BY ERIN COGSWELL
Ali Khan (’21) first learned to program from a Liberty Basic for Dummies book when he was just 11 years old. From there, he fed his passion for programming by teaching himself web development through Java — and even how to program his TI-84 calculator.
Fast-forward nearly two decades, and Khan is a second-year Ph.D. student in computer science and engineering at UNT.
He recently earned a $53,000 Graduate Research Fellowship from the National Science Foundation, one of the most competitive research awards in the U.S. for graduate students. The award will fund Khan’s research under his faculty advisor Sanjukta Bhowmick, an associate professor in computer science and engineering, for the duration of his Ph.D. and opens doors for networking with other top-tier researchers and labs across the nation.
“This award is very well deserved,” Bhowmick says. “I have been working with Ali since he was an undergraduate student at UNT, and I am always very impressed with his professionalism, dedication to work and excitement for exploring new areas. Ali also serves as a very effective ambassador for our lab among the current cohort of undergraduate students.”
Khan’s focus is the union of machine learning, high performance computing and graph theory. His research centers on developing scalable neurosymbolic algorithms for network comparison.
Simply put, he tries to understand networks like the internet to help other scientists conduct their research. Khan’s current work looks at quickly troubleshooting problems with the software scientists use on supercomputers. It also can help artificial intelligence be smarter, faster and more energy efficient.
Computer science and engineering always have been a family affair. Khan’s father has worked at Texas Instruments for many years and is an engineer in research and development. Khan also has two cousins who worked at Microsoft. One is still there and is a principal software engineering manager while the other now works at Robinhood as an engineering lead.

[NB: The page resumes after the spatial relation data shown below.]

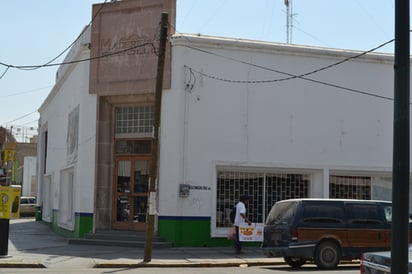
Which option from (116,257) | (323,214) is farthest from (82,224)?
(323,214)

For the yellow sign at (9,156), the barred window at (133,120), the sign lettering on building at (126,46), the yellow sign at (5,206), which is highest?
the sign lettering on building at (126,46)

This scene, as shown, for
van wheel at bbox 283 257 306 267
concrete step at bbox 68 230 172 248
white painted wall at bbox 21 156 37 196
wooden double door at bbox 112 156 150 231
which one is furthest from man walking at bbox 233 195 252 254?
white painted wall at bbox 21 156 37 196

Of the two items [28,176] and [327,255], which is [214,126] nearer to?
[327,255]

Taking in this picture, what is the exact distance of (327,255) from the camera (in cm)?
1520

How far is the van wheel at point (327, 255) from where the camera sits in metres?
15.1

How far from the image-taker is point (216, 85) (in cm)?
2056

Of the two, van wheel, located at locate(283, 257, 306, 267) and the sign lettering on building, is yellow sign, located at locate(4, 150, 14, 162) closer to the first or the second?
the sign lettering on building

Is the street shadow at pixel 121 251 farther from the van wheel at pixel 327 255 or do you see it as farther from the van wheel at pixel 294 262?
the van wheel at pixel 327 255

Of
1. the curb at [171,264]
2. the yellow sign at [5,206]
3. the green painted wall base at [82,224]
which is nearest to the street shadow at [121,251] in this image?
the green painted wall base at [82,224]

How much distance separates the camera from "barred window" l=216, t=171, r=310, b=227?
67.8 feet

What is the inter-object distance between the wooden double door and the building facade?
0.13 feet

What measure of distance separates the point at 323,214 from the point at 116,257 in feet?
19.7

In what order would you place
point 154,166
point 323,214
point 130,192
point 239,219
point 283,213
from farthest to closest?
point 130,192 < point 239,219 < point 154,166 < point 283,213 < point 323,214

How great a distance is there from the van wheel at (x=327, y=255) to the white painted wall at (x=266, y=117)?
564 centimetres
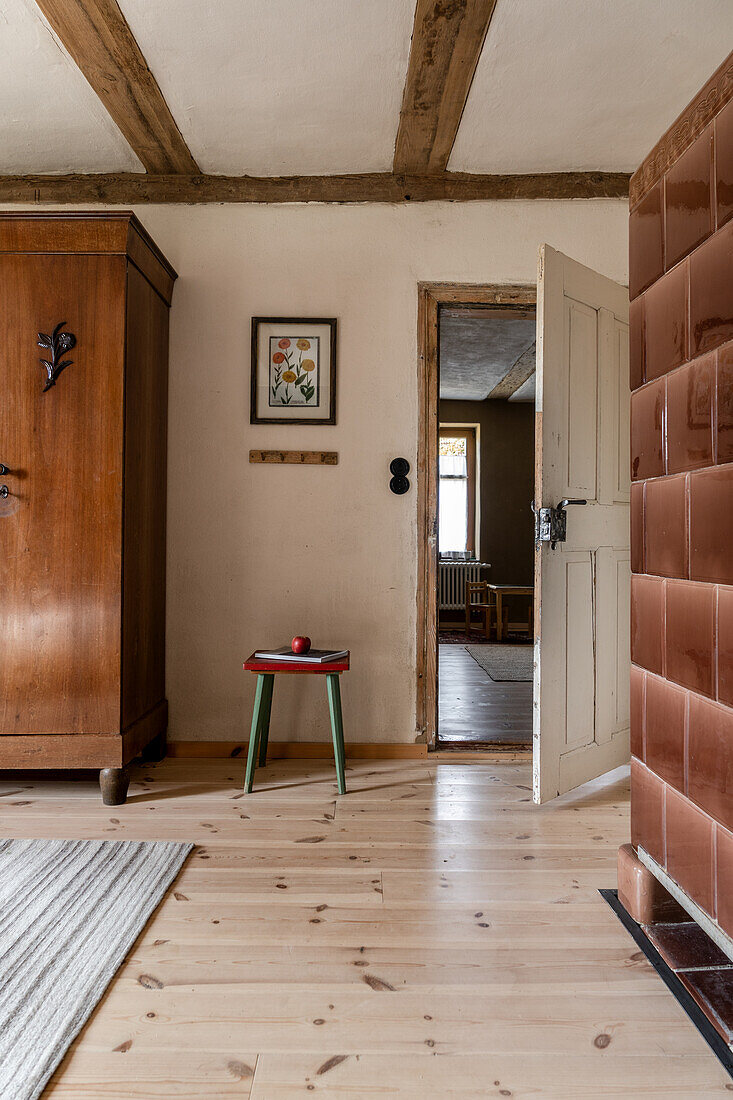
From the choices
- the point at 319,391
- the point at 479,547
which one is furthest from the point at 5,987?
the point at 479,547

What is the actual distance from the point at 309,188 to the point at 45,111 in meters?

Khan picked up an interest in research while his mother, now a provost at Valencia College in Florida, was working on a Ph.D. in English literature. Watching her research process during her graduate study was an early exposure to the work required in higher education. Long before his own doctoral pursuits, Khan put his research skills to use in his high school debate club. While he admits he wasn’t great at arguing on the spot, he excelled at researching and developing arguments to use in the rounds.
“I’m interested in diving deep and understanding how things work,” he says. “I learned to love research while performing undergraduate research. I got involved in research and found the work more interesting and impactful.”
Khan, 28, earned a bachelor’s degree in computer science and engineering at UNT in 2021 before moving into the Ph.D. program. During his time at UNT, Khan has worked on multiple research projects, including RE-PLAN — a cloud-based computer program developed by researchers in UNT’s Center for Computational Epidemiology and Response Analysis to help healthcare officials plan emergency responses for disease outbreaks. During his year on the project, the team pivoted to focus on developing a response for COVID-19. Denton County officials used the system to plan the locations of their vaccination centers, and RE-PLAN is now being commercialized by Juvare, a leader in critical incident preparedness and response technology.
For his undergraduate thesis, Khan combined traditional graph algorithms with advanced deep learning models for natural language processing — the technology that powers tools like ChatGPT. Khan and his team developed a multilingual tool to help researchers summarize and understand long scientific articles and books.
“My professors, including Dr. Bhowmick, Dr. Marty O’Neill and Dr. Paul Tarau, helped me realize that I can have flexibility in focusing in the areas that I find interesting while still making a meaningful impact to the rest of the world,” he says. “I’m fortunate to be working with these professors, who are leaders in their respective fields. It’s been a positive experience that has exposed me to many new ideas and research opportunities.”
At the 2022 SuperComputing Conference in Dallas, Khan met one of Bhowmick’s collaborators, who encouraged him to apply for an internship at Sandia National Laboratories in Albuquerque, New Mexico. This summer, Khan was there focusing on emerging hardware accelerators from Google, GraphCore and others that speed up AI training. Specifically, he studied sparse tensors, which enable efficient data storage and processing, to ensure they’re performing optimally for this new technology.
“My experience at Sandia was positive,” he says. “I was able to interact with both my peers and leaders in the computational fields. Sandia is a strong research institution, so I enjoyed being exposed to what others are focusing on.”
With multiple internships under his belt, Khan encourages undergrads to be involved on campus as much as possible.
“Attend hackathons, coding competitions and UNT’s AI Summer Research Program,” he says. “Go to as many summer internships as you can and assist your professors with their research. Even if you don’t go into academia, these experiences will be invaluable to your future endeavors.”